Later on in the film, the young man befriends a neighborhood gangster named Sonny (Chazz Palminteri, who also wrote the play the film was based on). When the kid starts going on and on about Mantle and how he’s the best and what not, Sonny drops some sage advice on him.
“Mickey Mantle doesn’t give a shit about you.”
I could be paraphrasing (sorry Chazz), but it rounded up to meaning these are employees playing a sport, not worrying about the public who adores them. The words have been burned, and then reburned, into my brain over the past 25 years--as I went from modest sports fan to rabid diehard addict, and thus pinballed in between the two personas.
The truth is we all get romantic about baseball and other sports. It’s part of the addiction and appreciation process. But at some point, the cord is unplugged and you begin to understand the world doesn’t live and breathe on professional, high-paid baseball players competing in a game in early May. To each his own, but I am beginning to have a hard time understanding the hard line people take in front of a person they don’t know, really understand, or will even think about after he leaves their team.
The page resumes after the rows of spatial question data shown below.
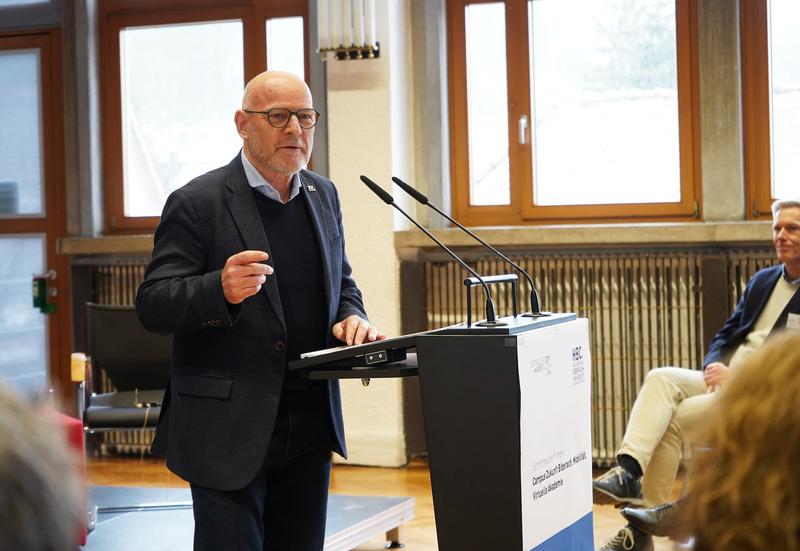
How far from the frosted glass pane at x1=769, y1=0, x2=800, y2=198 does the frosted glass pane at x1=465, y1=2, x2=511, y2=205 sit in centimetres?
137

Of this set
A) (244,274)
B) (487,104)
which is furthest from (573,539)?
(487,104)

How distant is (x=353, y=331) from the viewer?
2.37 metres

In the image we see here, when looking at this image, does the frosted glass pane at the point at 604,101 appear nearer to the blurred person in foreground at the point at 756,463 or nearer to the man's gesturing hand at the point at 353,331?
the man's gesturing hand at the point at 353,331

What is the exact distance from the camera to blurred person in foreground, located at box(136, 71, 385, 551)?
225cm

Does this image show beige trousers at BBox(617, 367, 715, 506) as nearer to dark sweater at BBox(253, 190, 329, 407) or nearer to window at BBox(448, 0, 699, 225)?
window at BBox(448, 0, 699, 225)

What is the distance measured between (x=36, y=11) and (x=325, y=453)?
4881 millimetres

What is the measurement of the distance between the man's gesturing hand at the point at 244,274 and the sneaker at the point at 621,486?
2.42 meters

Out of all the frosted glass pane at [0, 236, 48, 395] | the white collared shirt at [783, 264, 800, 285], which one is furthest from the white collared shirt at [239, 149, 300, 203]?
the frosted glass pane at [0, 236, 48, 395]

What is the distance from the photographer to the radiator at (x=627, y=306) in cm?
540

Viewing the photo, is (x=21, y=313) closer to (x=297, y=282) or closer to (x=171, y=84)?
(x=171, y=84)

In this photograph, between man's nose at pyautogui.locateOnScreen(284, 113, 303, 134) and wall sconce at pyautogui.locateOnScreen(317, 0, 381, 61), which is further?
wall sconce at pyautogui.locateOnScreen(317, 0, 381, 61)

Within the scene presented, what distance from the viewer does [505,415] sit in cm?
228

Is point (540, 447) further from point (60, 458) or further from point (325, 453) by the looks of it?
point (60, 458)

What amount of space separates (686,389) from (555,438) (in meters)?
2.20
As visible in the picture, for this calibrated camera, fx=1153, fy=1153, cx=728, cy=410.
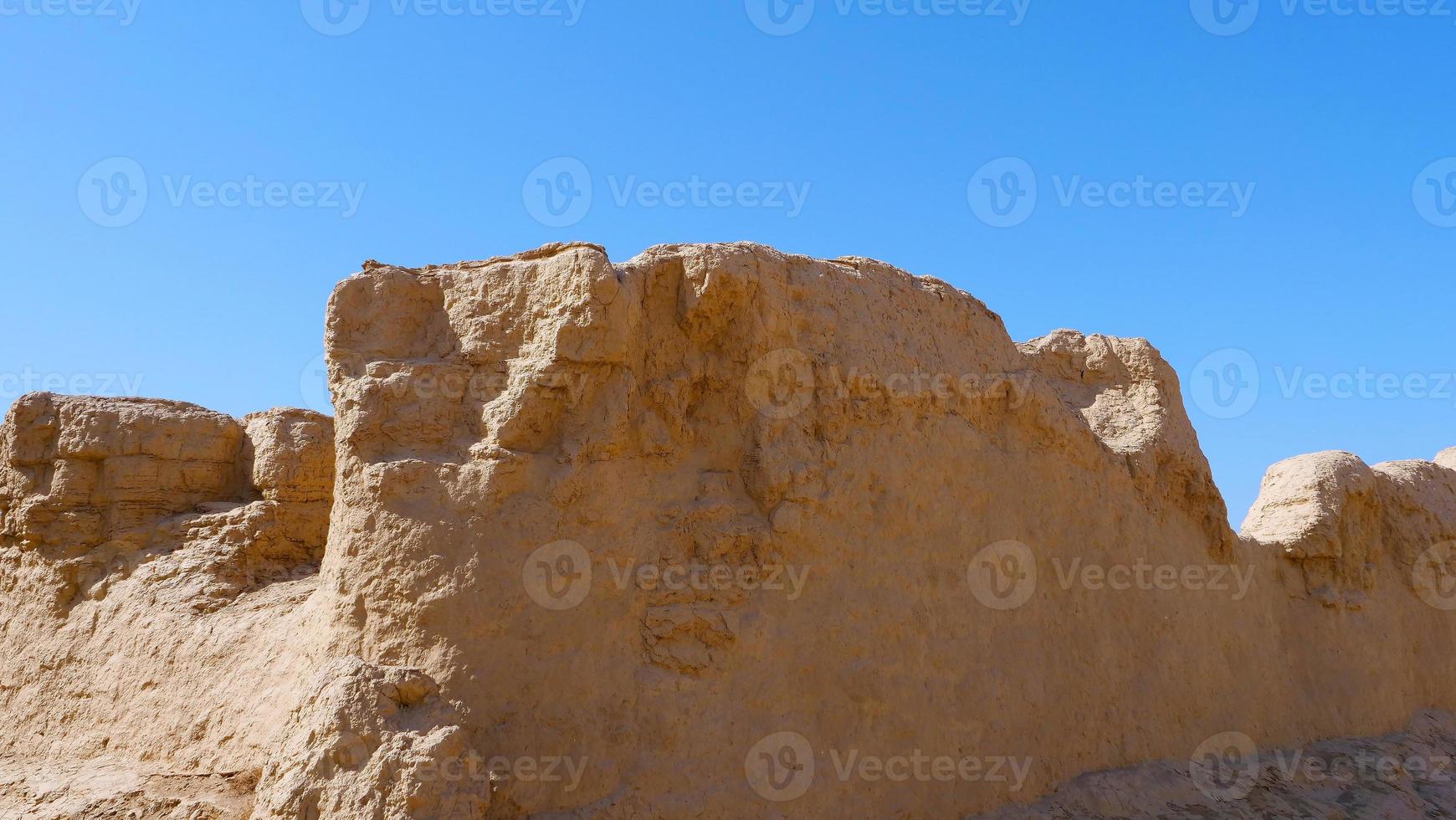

For example, the current St. Louis Cardinals whipping boy is Paul DeJong, and for good reason. The shortstop is currently hitting .114 yet supplies the team with solid defense at a crucial position. The team has succeeded so far in the 2022 season (16-10 record), but will need a better-hitting shortstop than .114 to win the division or even hope to stand nose to nose with the Braves or Dodgers.